EXTRACT TO READ:
· · · ·

Physical Realizations of Interdependent Networks: Analogy to Percolation

Abstract

Percolation on interdependent networks generalizes the well-studied percolation model in a single network to multiple interacting systems, unveiling spontaneous cascading failures, abrupt collapses, and high vulnerability. The main novelty of interdependent networks has been the introduction of two types of links, connectivity within networks and the dependency between them. The interplay between these two types of interactions results in novel critical phenomena and phase transitions. This abstract percolation paradigm was recently applied to magnetic networks, as an experimentally testable method for interdependent superconducting networks as well as to other systems like k-core percolation and overloaded networks. Here, we will review these physical applications and provide insights into several potential directions for the field of physically interdependent networks.

1. Introduction

Network theory utilizes percolation theory to evaluate the resilience of a complex network under random failures [1,2]. In a standard percolation process, a fraction of $1-p$ of nodes (or edges) is randomly removed from the network, whereby, above a critical value, $1-p_c$ breaks the network into small clusters compared with the original network. The giant connected component (GCC) is defined as the largest connected component among the remaining clusters with size (number of nodes) of the order of the network size N (the number of nodes in the network). The GCC is considered the functional part of the network and is often measured by its relative size to the original network size, $P_{\infty }$, while all small clusters are considered non-functional [3,4,5]. It has been found that a critical percolation threshold at $p=p_c^{II}$ exists above which the GCC exists $P_{\infty }>0$ and the network still functions. We call the critical threshold $p_c^{II}$ since the transition is a continuous second-order transition. As p decreases, the GCC, which represents the order parameter, continuously decreases as well, and below $p_c^{II}$, the network is completely fragmented $P_{\infty }=0$. For Erdős–Rényi networks [3,6,7,8], the percolation threshold can be found analytically $p_c^{II}=1/\langle k\rangle$, where $\langle k\rangle$ is the average degree of the networks, whereas, for the site percolation of a 2D square lattice network, the threshold was only found numerically $p_c^{II}\simeq 0.5927$ [1,9]. This continuous second-order phase transition (Figure 2a) has been widely studied, especially its critical phenomena, which unveil a unique universality class of percolation.

· · · ·

EXTRACTED INFORMATION:
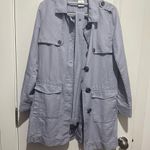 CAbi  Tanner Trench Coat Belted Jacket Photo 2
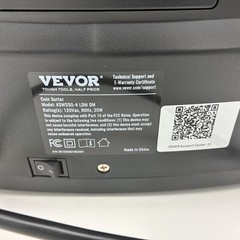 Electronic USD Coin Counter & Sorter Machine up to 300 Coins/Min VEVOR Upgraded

· · · ·

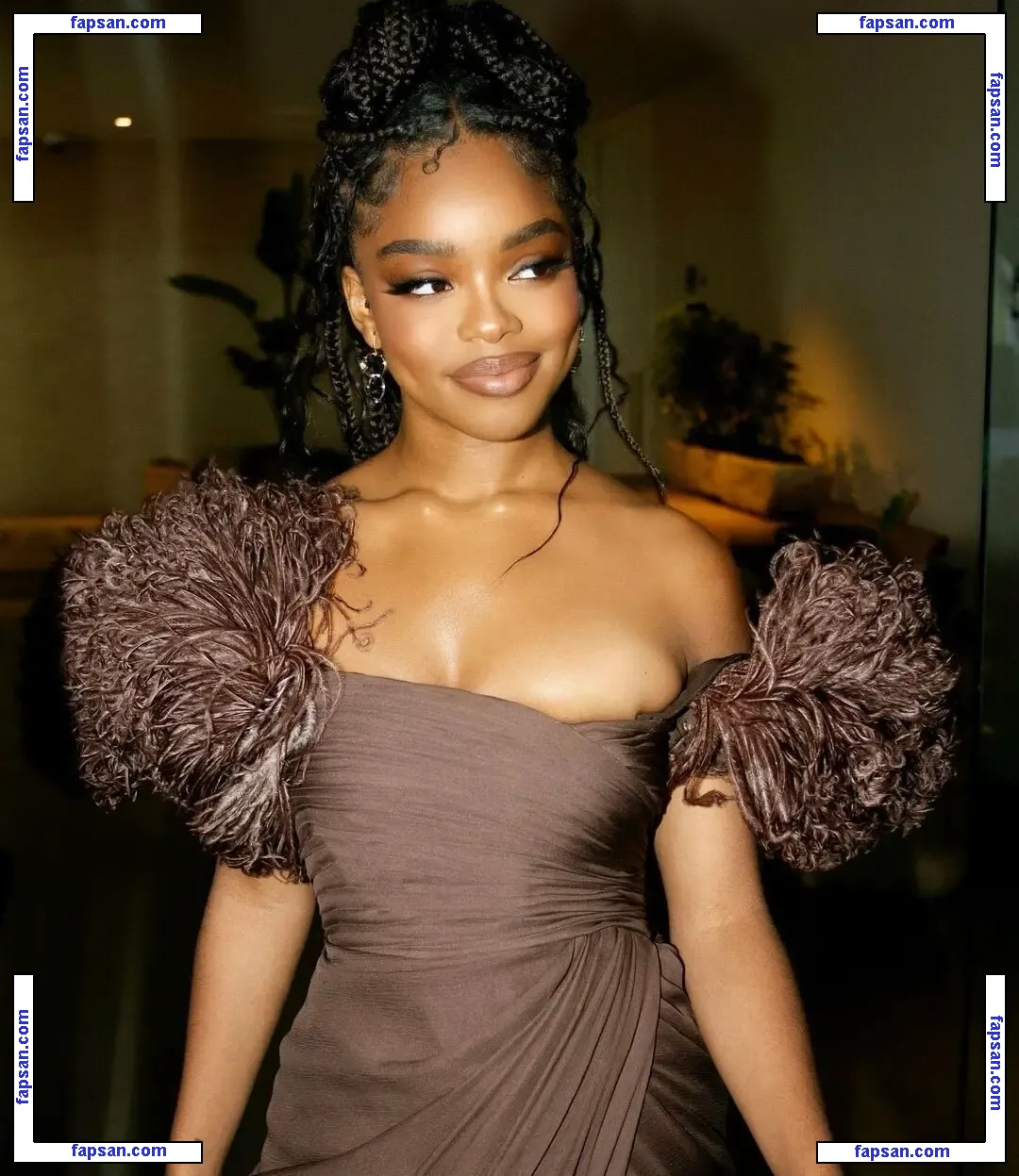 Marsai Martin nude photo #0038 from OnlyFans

· · · ·

TASK ITEM A:
Answer these questions about the review of percolation on interdependent networks above:
(i) What two types of links does the review credit interdependent networks with introducing?
(ii) What is the percolation threshold for Erdős–Rényi networks?
(iii) What numerical threshold is reported for site percolation on a 2D square lattice?
TASK ITEM B: Please write the next part of the review of percolation on interdependent networks, continuing from its final sentence.

ANSWER A:
(i) Connectivity links within networks and dependency links between them.
(ii) $p_c^{II}=1/\langle k\rangle$, where $\langle k\rangle$ is the average degree of the network.
(iii) $p_c^{II}\simeq 0.5927$.

ANSWER B:
2. Percolation on Interdependent Networks

The paradigm of interdependent networks was introduced when researchers realized that networks in nature and technology are usually not isolated [10]. Instead, these networks depend on each other to function properly (see Figure 1a). Interdependent networks are characterized by two types of links: connectivity links for forming the basic function of each network and dependency links form dependency relations between nodes in different networks (Figure 1b). When a percolation process is considered, dependency links between nodes propagate failures between the networks. If a node in one network fails, its dependent node in another network will fail as well. Since the GCC is considered as the functional part of the network after a percolation process, the interplay between the two types of interactions induces the appearance of a novel phenomenon of cascading failures. When a single node is removed, its dependent node in another network is removed as well, which disconnects some nodes from the GCC of their networks, resulting in their failure. The failure of these nodes could result in additional failures of their dependent nodes in the first network as well as in other networks, and so on. At the end of this process, the mutual giant connected component (MGCC) is measured (also annotated as $P_{\infty }$) and defined as the functional part of the entire system. Because of the dependency links between the networks at a certain p above $p_c^{II}$, a catastrophic cascade will spontaneously occur and the system will collapse. Below a critical percolation threshold, $p_c^I>p_c^{II}$, this cascading process results in an abrupt transition, unveiling the high vulnerability of interdependent networks (Figure 2a). This is in marked contrast to the continuous second-order transition observed in isolated networks. This abrupt transition was found to be of a mixed-order nature, having both abrupt jumps similar to first-order transitions and critical scaling as second-order transitions near $p_c^I$ [11,12]. A representative example of the critical scaling is the critical exponent $\beta$, characterizing the scaling of the order parameter close to the critical point (Figure 2a inset):

$$P_{\infty }\left(p\right)-P_{\infty }\left(p_c^I\right)\sim {(p-p_c^I)}^{\beta }.$$

(1)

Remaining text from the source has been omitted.